* [Texto seleccionado]
Fui a visitarlos y me dijo: “Tome este regalo, le va a gustar”. Era Cien años de soledad, de García Márquez.

Un día mi tía Nuncia, embarazada de su primer hijo, se mudó a mi casa para que mi mamá la cuidara. En la mudanza venía una caja llena de revistas. Habían unas llamadas Lux. Yo tomé la más nueva y ella, muy cariñosamente, me alborotó el cabello diciéndome que eso no era para mí. Esto me despertó la malicia. Yo suponía que había algo interesante que ver o leer y le logré pillar una del techo del escaparate. La revista Lux era de orientación ginecológica. Así que me decepcioné y volví a mis vaqueras y a jugar con mi perra y un caballito bayo que el marido de mi tía trajo a los días y lo amarró al árbol de tamarindo que estaba en el patio. De ese árbol salía jugo para el almuerzo y chaparro para mis canillas cuando me ponía fastidioso. Mi mamá me daba dos chaparrazos (eso sí pica), y con esto tenía para salir disparado a sobarme en el fondo del patio, acompañado de mi perra Amarilla; ella cada vez que podía me traicionaba, acorralándome o tumbándome, evitando que me salvara del bejuquito picante; luego se me pegaba atrás moviendo la cola como si nada, y yo… bien jodido.

* [Tareas]
a. Indica si cada afirmación coincide con el relato y cita las palabras que lo deciden: (i) La tía Nuncia se mudó a la casa cuando estaba embarazada de su primer hijo. (ii) El caballito bayo lo trajo la mamá de quien narra. (iii) La revista Lux era de orientación ginecológica.
b. Según el relato, ¿qué nombre tenía la perra?
Responde basándote únicamente en el relato.

* [Datos recopilados]
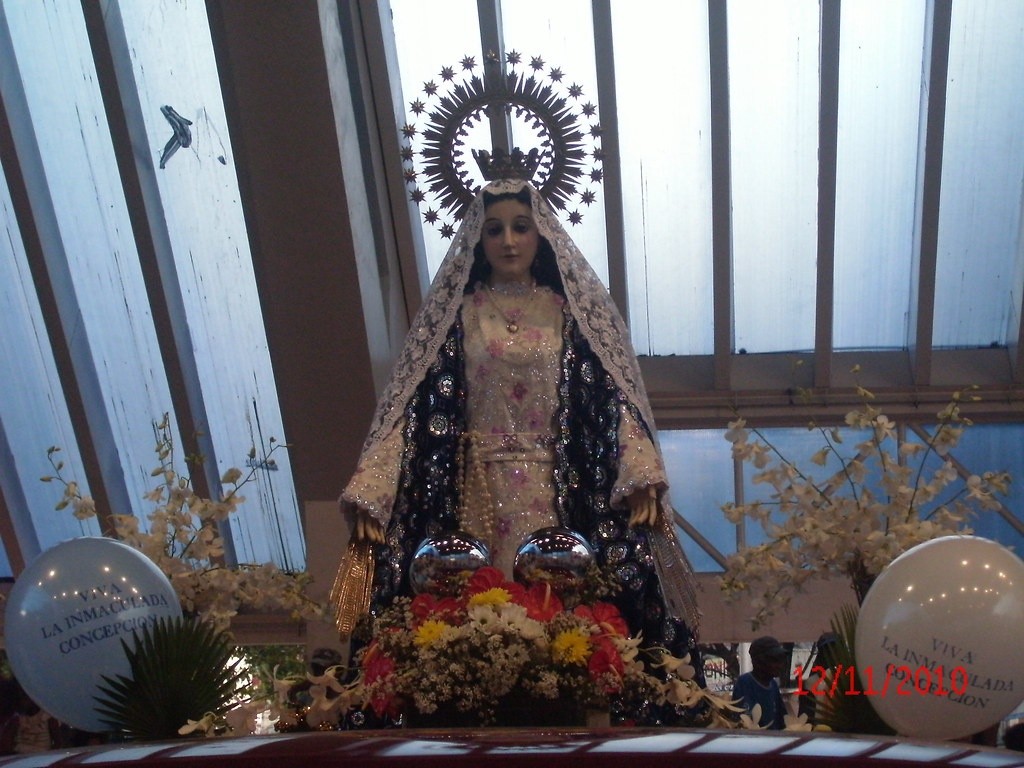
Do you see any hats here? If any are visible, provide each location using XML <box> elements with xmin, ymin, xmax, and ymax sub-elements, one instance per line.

* [Respuestas]
a.
(i) Sí: "embarazada de su primer hijo, se mudó a mi casa para que mi mamá la cuidara".
(ii) No: "un caballito bayo que el marido de mi tía trajo a los días".
(iii) Sí: "La revista Lux era de orientación ginecológica".

b. Amarilla.